Tutto, o quasi, aggiunge il medie-vista fiorentino, è nelle mani “di un certo dottor Fallace, direttore generale del Mibac. Giudico impensabile che questo signore non si assuma la responsabilità, molto relativa del resto, di quantificare i contributi per il nostro istituto e dunque salvarne la sopravvivenza. Se ci tagliano i fondi per la biblioteca, per la ricerca, i danni saranno enormi ma queste cose aberranti un governo le può anche decidere. Salvo assumersene, ovviamente, tutta la responsabilità. Ma licenziare cinque propri dipendenti, no, lo Stato proprio non deve poterselo permettere”.
Anche in questo periodo in cui si parla molto di presunte nipotine di leader politici egiziani, Franco Cardini ha l’ottica e l’approccio dello storico: “Eh già, guardiamo alle esasperazioni sociali e a quanto sta accadendo al Cairo, ma non solo. Siamo sicuri che, anche sul piano delle emergenze e dei tagli culturali, in Italia non si viva un disagio altrettanto pesante? E almeno in Egitto si muove il Paese reale, da noi si parla soprattutto di prostitute e di chi sborsa belle somme per averle, altrimenti...”. A proposito di denari, la cultura paga, in Italia, secondo Franco Cardini? “Guardi, da noi qualcuno ipotizza addirittura parchi a tema dedicati alla storia, Medioevo compreso. Non ne voglio neanche parlare: assurdità e stupidaggini vere e proprie. Qualcuno ha attribuito (magari lo ha detto davvero) al ministro Tremonti la frase secondo la quale con la cultura non si mangia...”. La cultura costa, ma l’incultura costa di più, sostiene l’ex assessore romano Umberto Croppi, citando un certo Pablo Neruda. E lei, Cardini? “Lo ha detto chiaramente, con un ragionamento come sempre impeccabile, Umberto Eco. Ed io aggiungo: turisti, viaggiatori, studenti, studiosi vengono in Italia per studiare la nostra storia e la nostra cultura. Non mangiano? Non dormono? Non acquistano libri, biglietti di ingresso ai musei? Non portano, dunque, denaro che spendono da noi? Per non parlare del confronto tra persone, giovani soprattutto, di lingue differenti. E dagli approcci culturali , politici, religiosi anche molto distanti l’uno dall’altro”. Torniamo al destino dell’Istituto storico per il Medioevo. “Naturalmente teniamo aperta una porta alla possibilità di un ripensamento ministeriale”, conclude il presidente Massimo Miglio, “perché non possiamo credere che un istituto storico pubblico (non una realtà privata più o meno seria, ndr) debba subìre un declino rapido e poi...”. In attesa di contatti con i parlamentari che di Cultura si occupano, l’Istituto continua a ricevere attestati di vicinanza.
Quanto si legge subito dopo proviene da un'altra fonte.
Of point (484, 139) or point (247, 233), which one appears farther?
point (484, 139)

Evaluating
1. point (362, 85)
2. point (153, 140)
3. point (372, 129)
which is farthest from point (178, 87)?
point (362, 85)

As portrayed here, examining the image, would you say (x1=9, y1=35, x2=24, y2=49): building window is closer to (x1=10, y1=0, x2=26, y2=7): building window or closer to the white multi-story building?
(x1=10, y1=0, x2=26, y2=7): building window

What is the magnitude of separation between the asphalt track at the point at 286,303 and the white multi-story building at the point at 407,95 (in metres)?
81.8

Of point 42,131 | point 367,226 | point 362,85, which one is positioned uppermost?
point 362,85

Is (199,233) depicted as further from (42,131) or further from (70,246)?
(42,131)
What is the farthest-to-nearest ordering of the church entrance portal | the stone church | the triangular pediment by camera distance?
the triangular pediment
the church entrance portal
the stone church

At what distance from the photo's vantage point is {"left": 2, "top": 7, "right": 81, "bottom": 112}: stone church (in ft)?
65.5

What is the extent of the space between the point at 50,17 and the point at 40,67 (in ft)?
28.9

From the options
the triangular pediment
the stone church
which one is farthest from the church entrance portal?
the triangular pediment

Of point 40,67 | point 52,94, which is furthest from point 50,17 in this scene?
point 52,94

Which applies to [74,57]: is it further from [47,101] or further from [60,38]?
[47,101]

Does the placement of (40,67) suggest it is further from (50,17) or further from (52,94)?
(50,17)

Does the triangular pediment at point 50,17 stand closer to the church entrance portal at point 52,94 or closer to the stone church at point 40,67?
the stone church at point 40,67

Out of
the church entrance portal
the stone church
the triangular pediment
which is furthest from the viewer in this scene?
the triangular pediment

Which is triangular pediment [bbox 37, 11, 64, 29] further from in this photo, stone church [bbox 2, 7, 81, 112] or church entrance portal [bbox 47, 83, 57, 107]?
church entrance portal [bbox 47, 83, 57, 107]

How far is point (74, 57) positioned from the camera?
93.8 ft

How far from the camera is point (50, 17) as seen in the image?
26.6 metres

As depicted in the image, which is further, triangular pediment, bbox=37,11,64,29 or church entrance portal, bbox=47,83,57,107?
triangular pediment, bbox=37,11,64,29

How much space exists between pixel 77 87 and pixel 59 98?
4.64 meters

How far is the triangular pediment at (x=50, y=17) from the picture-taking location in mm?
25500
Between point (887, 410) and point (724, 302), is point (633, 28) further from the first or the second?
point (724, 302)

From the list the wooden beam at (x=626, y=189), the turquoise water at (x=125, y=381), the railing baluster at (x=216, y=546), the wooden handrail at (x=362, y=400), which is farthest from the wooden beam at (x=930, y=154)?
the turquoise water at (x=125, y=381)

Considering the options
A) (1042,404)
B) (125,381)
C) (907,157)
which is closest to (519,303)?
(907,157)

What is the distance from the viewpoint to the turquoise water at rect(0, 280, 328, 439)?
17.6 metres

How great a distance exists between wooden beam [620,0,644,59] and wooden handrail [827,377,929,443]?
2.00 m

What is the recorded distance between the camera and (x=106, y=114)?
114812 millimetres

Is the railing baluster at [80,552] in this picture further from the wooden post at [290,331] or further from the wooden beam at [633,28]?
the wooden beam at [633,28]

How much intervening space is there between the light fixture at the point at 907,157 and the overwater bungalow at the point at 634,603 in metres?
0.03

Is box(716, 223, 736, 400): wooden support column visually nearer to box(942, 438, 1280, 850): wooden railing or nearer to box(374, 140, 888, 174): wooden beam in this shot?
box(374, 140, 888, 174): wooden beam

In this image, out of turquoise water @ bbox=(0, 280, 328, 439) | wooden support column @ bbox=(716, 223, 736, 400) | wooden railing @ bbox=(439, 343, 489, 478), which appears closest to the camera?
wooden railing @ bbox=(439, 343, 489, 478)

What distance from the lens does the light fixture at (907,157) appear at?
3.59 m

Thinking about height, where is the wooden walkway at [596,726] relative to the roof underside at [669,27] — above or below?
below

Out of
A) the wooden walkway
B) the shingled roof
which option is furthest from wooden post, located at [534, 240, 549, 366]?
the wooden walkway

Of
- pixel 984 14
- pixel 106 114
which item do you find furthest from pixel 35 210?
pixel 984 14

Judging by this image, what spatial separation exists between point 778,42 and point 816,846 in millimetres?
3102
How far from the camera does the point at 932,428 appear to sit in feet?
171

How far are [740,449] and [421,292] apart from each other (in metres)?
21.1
Dalle università tedesche (in primo piano la berlinese Humboldt), francesi e di altri Paesi. Si muovono anche gli istituti di cultura stranieri in Italia. Che si chiedono all’unisono: “Quando l’istituto storico per il Medioevo non ci sarà più, con chi altri potremo far dialogare i nostri Paesi e l’Italia?”.